BEGIN Source text

Gettysburg: The Last Invasion
Loading...
Avoiding the Battle of Gettysburg this summer has become all but impossible.
The next few days will be especially noisy. Re-enactors, historians, and hundreds of thousands of curious Americans will wander through the path of Pickett’s Charge, survey Seminary Ridge, and try to make sense of the landmark battle of the Civil War. They will, in all likelihood, come in even larger numbers than usual, lured by the attention surrounding the 150th anniversary of the three-day battle that left Robert E. Lee’s Confederate soldiers scurrying back to Virginia in defeat and Union soldiers frustrated by George Meade’s refusal to chase Lee and finish him off.
More than 1 million people visit the Gettysburg national military park each year, most of them in the summer. This year, at least 30,000 visitors a day are expected during the 10 days surrounding the anniversary.

END Source text
BEGIN Exercise data

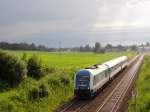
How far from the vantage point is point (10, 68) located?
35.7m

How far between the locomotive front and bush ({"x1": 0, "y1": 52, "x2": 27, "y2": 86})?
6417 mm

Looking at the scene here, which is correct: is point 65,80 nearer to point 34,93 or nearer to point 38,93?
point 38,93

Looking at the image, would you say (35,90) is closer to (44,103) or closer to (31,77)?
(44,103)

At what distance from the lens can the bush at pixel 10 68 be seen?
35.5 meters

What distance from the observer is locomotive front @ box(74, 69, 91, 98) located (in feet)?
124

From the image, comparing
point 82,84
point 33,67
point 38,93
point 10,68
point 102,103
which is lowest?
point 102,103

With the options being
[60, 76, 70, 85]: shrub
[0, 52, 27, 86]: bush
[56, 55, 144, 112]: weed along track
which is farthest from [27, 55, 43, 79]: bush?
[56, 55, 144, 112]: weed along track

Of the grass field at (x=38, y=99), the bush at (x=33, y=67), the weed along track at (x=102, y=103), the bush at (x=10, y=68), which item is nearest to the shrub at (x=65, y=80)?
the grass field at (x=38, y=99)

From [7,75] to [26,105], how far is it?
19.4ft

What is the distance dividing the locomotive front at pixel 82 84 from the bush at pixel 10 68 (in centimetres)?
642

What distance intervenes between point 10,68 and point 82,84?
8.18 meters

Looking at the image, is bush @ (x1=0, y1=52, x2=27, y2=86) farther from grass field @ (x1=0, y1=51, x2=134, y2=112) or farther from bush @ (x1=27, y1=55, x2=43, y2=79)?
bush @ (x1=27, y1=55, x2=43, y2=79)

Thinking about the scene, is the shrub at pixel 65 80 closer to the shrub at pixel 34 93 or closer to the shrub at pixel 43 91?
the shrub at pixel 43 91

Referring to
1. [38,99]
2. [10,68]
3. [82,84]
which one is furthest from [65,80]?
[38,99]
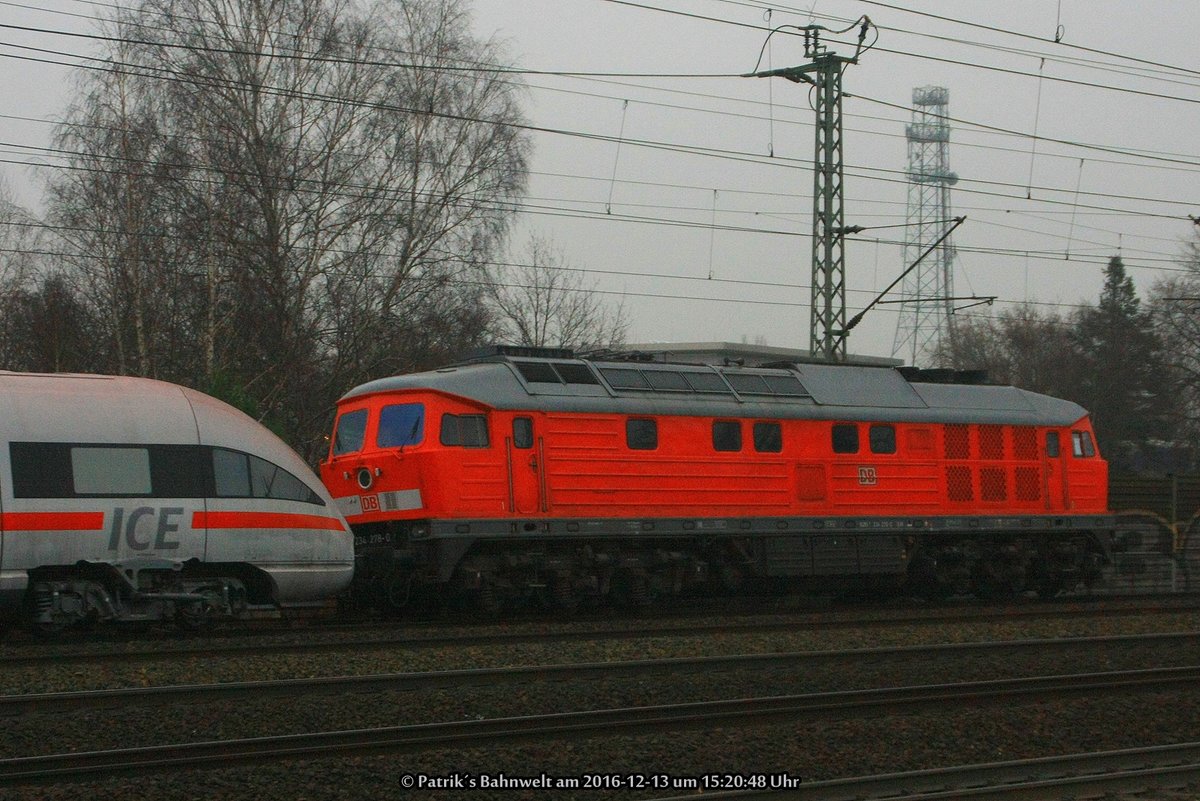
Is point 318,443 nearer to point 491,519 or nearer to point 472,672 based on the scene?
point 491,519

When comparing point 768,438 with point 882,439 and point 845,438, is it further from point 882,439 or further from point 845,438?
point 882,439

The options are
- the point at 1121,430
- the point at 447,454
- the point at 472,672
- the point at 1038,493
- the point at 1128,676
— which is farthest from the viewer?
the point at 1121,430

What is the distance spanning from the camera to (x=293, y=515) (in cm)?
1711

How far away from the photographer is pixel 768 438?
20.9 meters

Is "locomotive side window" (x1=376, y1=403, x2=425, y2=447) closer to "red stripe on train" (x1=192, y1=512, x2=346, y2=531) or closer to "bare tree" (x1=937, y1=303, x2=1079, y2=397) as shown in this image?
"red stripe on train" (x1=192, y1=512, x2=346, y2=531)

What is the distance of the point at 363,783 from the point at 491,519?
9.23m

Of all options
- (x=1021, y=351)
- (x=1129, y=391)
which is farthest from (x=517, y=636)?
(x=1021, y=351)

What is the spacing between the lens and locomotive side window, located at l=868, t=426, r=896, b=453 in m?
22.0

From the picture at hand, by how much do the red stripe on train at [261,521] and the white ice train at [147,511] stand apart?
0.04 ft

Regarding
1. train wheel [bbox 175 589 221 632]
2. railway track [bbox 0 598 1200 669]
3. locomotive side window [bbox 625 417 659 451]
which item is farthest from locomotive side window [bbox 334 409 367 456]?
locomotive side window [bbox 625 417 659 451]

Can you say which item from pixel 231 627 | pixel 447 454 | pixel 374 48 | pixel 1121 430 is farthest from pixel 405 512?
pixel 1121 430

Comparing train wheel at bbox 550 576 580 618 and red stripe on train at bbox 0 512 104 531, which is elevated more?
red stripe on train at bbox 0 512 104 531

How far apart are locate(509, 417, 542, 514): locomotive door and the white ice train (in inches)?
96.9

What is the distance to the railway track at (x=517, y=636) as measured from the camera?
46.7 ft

END Exercise data

» **Instruction 1**
According to the Gettysburg passage, how many visitors a day are expected during the 10 days surrounding the anniversary?
» **Instruction 2**
Edit the records starting with the line containing "Referring to" and going on through the line containing "20.9 meters", replacing "photographer" with "observer" and changing nothing else. Return only those lines, and omit the pictures.
The records have no connection to the text about Gettysburg.

» **Solution 1**
At least 30,000 visitors a day.

» **Solution 2**
Referring to
1. [38,99]
2. [10,68]
3. [82,84]
which one is furthest from [65,80]?
[38,99]
Is point 318,443 nearer to point 491,519 or nearer to point 472,672 based on the scene?
point 491,519

When comparing point 768,438 with point 882,439 and point 845,438, is it further from point 882,439 or further from point 845,438?
point 882,439

The options are
- the point at 1121,430
- the point at 447,454
- the point at 472,672
- the point at 1038,493
- the point at 1128,676
— which is farthest from the viewer?
the point at 1121,430

What is the distance spanning from the camera to (x=293, y=515) (in cm)?
1711

How far away from the observer is pixel 768 438?
20.9 meters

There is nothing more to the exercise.